**Given task**
Quote, word for word, every line starting at the line that contains "What distance away from the camera is" and ending with the last line of the records; include both of these lines and no others.

**Given records**
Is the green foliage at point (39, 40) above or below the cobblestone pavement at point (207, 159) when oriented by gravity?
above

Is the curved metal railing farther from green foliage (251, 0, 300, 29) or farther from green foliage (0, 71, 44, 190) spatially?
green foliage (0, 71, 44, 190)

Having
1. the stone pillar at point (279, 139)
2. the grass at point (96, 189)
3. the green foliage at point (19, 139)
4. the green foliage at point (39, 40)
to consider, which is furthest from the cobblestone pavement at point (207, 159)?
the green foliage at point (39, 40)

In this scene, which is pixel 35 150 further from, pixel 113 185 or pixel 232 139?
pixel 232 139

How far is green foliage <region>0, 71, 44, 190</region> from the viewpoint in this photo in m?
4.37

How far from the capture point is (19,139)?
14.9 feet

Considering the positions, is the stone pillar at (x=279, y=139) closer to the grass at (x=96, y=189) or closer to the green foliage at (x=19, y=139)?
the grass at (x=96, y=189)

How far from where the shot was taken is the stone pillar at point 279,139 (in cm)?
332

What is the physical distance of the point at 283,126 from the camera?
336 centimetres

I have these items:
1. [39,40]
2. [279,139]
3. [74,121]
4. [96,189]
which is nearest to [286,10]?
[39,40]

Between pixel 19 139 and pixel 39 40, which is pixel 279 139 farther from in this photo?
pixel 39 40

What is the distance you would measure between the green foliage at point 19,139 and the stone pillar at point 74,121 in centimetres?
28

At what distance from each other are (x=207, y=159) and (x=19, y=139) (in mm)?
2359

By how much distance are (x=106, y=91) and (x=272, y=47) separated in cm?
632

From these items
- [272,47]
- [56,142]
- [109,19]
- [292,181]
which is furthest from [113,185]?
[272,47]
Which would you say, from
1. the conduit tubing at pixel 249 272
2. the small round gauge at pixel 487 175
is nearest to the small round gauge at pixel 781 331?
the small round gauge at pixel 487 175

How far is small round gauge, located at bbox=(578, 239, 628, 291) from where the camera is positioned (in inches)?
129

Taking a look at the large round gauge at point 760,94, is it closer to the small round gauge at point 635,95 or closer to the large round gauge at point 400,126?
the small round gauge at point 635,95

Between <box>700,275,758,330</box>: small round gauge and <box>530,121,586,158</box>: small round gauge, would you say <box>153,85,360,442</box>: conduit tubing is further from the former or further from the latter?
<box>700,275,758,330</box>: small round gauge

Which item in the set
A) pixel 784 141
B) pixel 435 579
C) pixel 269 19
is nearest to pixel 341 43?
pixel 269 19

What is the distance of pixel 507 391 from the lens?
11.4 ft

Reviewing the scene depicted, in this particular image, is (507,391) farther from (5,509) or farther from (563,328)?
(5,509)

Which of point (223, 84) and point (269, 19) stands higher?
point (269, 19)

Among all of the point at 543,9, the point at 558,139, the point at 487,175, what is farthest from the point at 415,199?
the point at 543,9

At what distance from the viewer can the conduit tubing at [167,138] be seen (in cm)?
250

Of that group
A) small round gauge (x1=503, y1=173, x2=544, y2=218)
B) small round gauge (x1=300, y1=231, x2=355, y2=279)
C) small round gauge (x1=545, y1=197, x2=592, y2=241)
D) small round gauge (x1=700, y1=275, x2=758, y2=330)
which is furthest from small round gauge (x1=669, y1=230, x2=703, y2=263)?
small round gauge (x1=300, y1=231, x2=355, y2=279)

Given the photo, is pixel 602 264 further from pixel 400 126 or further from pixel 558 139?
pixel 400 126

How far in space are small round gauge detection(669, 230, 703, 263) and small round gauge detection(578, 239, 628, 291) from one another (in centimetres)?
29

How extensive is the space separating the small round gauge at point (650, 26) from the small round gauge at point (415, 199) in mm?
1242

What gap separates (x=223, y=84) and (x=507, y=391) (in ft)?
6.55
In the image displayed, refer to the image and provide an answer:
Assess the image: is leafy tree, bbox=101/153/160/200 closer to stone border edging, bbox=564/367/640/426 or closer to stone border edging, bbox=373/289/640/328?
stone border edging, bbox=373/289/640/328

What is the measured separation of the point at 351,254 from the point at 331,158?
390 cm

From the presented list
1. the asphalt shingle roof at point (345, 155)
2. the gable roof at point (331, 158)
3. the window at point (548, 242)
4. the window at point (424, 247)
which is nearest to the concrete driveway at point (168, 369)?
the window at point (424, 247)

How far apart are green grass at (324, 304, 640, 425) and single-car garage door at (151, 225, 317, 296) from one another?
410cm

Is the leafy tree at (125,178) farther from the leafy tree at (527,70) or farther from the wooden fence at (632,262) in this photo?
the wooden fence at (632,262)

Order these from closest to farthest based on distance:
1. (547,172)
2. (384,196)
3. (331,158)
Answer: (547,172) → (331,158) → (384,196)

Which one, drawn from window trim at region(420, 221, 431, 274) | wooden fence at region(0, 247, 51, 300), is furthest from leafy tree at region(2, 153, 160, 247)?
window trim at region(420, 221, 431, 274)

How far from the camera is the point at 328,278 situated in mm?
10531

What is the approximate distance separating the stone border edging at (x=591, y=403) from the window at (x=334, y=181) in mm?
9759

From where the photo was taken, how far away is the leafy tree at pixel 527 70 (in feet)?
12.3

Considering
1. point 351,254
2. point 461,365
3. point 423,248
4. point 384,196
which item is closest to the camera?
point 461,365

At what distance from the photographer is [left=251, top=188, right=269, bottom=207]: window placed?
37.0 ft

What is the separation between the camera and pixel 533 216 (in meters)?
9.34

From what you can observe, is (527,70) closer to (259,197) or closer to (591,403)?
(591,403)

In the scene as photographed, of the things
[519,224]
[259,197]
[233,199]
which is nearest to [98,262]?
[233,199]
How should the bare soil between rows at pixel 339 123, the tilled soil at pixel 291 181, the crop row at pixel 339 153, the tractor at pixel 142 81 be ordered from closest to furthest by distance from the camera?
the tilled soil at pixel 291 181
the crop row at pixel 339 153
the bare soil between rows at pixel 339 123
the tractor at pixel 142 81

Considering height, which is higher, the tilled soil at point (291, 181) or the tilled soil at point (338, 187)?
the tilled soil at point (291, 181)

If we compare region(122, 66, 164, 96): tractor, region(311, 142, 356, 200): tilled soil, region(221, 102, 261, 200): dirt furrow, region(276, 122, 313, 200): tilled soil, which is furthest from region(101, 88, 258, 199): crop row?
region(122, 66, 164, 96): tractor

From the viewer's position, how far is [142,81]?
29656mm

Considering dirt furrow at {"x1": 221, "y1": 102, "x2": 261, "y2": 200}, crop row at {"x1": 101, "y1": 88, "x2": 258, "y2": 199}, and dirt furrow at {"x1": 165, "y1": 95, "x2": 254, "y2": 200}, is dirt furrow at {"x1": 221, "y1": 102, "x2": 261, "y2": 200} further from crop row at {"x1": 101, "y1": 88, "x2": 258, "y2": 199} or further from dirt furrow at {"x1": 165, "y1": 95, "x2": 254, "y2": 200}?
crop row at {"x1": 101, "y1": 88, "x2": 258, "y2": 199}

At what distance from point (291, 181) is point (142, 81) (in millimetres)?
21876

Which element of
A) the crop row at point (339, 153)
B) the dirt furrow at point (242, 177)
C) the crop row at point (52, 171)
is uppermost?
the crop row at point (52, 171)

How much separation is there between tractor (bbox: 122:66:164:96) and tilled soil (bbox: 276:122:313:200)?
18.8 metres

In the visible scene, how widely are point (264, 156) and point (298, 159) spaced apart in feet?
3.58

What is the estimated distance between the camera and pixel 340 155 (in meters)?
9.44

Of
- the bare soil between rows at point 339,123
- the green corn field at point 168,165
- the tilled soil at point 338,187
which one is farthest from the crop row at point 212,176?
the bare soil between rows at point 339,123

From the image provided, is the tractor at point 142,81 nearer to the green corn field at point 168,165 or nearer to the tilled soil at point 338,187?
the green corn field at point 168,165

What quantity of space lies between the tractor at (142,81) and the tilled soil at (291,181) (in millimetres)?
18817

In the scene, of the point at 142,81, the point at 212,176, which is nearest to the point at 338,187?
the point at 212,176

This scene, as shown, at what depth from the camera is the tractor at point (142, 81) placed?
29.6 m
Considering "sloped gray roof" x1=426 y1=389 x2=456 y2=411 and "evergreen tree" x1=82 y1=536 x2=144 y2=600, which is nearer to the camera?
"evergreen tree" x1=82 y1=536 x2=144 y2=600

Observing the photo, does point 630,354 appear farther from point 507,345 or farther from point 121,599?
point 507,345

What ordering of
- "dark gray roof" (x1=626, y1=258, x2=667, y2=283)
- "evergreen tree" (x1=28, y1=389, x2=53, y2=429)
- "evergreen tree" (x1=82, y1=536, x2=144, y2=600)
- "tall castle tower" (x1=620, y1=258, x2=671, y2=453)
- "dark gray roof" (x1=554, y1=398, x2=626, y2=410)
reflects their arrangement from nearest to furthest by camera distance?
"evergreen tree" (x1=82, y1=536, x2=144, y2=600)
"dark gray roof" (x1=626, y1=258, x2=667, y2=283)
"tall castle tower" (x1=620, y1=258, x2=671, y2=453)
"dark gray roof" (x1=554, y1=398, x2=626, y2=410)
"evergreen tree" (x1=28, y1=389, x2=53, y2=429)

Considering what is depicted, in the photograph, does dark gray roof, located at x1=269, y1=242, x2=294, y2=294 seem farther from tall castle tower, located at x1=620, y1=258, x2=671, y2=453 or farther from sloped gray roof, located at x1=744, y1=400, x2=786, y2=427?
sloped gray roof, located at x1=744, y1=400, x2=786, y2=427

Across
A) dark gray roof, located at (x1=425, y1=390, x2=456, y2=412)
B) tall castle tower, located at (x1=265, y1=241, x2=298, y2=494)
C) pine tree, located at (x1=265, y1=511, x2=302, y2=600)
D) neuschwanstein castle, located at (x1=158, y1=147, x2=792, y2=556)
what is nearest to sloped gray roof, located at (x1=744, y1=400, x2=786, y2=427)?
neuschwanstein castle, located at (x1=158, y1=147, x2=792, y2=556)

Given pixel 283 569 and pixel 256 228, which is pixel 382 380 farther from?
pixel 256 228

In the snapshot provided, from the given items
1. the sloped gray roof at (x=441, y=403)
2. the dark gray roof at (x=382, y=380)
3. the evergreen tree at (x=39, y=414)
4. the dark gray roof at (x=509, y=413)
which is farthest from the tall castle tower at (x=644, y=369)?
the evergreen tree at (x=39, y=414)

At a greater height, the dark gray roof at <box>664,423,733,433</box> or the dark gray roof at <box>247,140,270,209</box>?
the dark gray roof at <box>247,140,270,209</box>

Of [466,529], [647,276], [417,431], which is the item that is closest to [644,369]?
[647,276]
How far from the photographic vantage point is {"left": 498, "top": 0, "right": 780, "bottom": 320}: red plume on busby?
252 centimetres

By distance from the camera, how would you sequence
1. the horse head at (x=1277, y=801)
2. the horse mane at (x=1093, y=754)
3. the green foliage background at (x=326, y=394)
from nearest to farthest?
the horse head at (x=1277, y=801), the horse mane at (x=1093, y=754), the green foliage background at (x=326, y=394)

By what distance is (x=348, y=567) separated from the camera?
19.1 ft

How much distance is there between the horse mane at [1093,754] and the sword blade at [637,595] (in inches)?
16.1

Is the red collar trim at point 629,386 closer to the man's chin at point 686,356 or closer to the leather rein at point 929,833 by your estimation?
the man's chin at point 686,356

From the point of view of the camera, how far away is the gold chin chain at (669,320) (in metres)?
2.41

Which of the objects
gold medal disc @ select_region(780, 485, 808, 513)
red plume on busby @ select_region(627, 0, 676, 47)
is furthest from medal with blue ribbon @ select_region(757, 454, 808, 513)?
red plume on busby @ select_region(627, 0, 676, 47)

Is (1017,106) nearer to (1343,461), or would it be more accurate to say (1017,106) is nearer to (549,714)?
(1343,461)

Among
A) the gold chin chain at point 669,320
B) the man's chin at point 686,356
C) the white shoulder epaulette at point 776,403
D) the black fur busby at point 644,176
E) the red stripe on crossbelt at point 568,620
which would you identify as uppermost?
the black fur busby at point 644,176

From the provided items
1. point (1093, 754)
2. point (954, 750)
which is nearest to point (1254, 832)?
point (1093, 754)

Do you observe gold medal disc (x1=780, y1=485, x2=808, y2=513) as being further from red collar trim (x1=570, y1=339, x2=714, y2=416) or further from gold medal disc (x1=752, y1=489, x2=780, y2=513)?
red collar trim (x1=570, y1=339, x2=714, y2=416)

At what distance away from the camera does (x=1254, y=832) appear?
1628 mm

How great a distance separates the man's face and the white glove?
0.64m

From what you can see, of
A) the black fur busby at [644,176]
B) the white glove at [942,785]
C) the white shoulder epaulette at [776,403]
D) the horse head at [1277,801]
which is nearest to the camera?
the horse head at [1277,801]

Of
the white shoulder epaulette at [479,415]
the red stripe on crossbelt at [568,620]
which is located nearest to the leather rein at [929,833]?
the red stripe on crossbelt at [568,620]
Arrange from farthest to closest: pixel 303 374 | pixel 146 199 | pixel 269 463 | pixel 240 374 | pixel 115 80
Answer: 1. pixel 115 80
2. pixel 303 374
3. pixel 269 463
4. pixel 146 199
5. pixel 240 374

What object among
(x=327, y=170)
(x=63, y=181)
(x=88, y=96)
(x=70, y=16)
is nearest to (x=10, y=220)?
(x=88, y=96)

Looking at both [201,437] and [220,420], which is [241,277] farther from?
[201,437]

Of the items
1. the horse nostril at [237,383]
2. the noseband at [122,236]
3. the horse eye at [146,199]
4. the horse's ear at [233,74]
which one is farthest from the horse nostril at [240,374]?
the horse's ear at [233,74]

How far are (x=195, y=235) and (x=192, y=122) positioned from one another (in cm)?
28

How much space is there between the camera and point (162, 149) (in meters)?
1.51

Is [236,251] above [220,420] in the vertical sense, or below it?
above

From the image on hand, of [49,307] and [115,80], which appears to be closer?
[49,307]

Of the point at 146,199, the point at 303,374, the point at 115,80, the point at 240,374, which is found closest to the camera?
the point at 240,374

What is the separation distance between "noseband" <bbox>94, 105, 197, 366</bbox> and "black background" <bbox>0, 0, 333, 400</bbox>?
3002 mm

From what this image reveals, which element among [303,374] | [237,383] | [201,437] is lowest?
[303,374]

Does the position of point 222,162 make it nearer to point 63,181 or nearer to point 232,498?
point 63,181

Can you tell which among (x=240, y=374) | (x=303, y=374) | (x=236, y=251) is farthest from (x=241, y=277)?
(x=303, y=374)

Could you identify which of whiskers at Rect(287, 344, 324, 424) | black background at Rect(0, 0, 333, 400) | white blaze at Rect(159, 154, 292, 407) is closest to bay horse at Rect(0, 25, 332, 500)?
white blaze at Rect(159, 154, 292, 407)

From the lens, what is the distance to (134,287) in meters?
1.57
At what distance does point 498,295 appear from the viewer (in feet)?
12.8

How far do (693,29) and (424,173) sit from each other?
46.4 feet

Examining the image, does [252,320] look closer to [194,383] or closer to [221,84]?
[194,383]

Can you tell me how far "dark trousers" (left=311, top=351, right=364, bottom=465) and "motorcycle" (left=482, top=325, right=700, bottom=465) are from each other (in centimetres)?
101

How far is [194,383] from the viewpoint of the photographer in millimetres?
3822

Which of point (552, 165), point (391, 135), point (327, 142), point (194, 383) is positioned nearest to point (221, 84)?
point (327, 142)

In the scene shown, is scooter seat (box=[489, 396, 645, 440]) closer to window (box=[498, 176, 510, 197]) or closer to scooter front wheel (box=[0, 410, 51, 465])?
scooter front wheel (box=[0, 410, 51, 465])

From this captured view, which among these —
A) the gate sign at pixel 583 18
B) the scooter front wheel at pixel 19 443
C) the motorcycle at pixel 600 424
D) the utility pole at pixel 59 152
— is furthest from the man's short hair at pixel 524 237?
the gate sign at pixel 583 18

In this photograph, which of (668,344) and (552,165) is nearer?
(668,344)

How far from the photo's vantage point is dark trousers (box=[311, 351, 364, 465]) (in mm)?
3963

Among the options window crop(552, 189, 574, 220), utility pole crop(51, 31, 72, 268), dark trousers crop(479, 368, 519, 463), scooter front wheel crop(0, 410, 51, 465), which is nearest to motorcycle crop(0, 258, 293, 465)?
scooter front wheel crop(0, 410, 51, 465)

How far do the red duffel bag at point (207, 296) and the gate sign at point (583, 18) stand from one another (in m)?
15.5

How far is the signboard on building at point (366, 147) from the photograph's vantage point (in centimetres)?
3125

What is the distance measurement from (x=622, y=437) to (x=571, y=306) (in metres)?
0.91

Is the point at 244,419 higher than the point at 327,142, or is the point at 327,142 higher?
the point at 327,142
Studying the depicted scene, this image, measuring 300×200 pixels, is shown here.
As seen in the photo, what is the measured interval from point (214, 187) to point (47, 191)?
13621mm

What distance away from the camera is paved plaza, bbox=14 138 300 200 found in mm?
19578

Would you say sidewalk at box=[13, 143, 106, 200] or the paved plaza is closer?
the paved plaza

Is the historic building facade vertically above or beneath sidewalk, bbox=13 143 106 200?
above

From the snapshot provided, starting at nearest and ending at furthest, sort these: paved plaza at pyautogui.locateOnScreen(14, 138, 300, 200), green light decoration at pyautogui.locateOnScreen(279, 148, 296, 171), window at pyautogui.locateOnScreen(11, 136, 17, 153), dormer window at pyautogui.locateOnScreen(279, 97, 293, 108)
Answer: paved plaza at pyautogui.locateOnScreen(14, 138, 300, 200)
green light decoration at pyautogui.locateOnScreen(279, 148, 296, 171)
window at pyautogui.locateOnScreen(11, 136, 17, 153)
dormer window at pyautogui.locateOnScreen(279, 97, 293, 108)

**Completed task**
What distance away from the camera is paved plaza, bbox=14 138 300 200 found in mm?
19578

Would you say sidewalk at box=[13, 143, 106, 200] or the paved plaza is closer?
the paved plaza

Is the historic building facade vertically above or beneath sidewalk, bbox=13 143 106 200?
above

From the snapshot provided, starting at nearest and ending at furthest, sort these: paved plaza at pyautogui.locateOnScreen(14, 138, 300, 200), green light decoration at pyautogui.locateOnScreen(279, 148, 296, 171), window at pyautogui.locateOnScreen(11, 136, 17, 153), dormer window at pyautogui.locateOnScreen(279, 97, 293, 108)
Answer: paved plaza at pyautogui.locateOnScreen(14, 138, 300, 200)
green light decoration at pyautogui.locateOnScreen(279, 148, 296, 171)
window at pyautogui.locateOnScreen(11, 136, 17, 153)
dormer window at pyautogui.locateOnScreen(279, 97, 293, 108)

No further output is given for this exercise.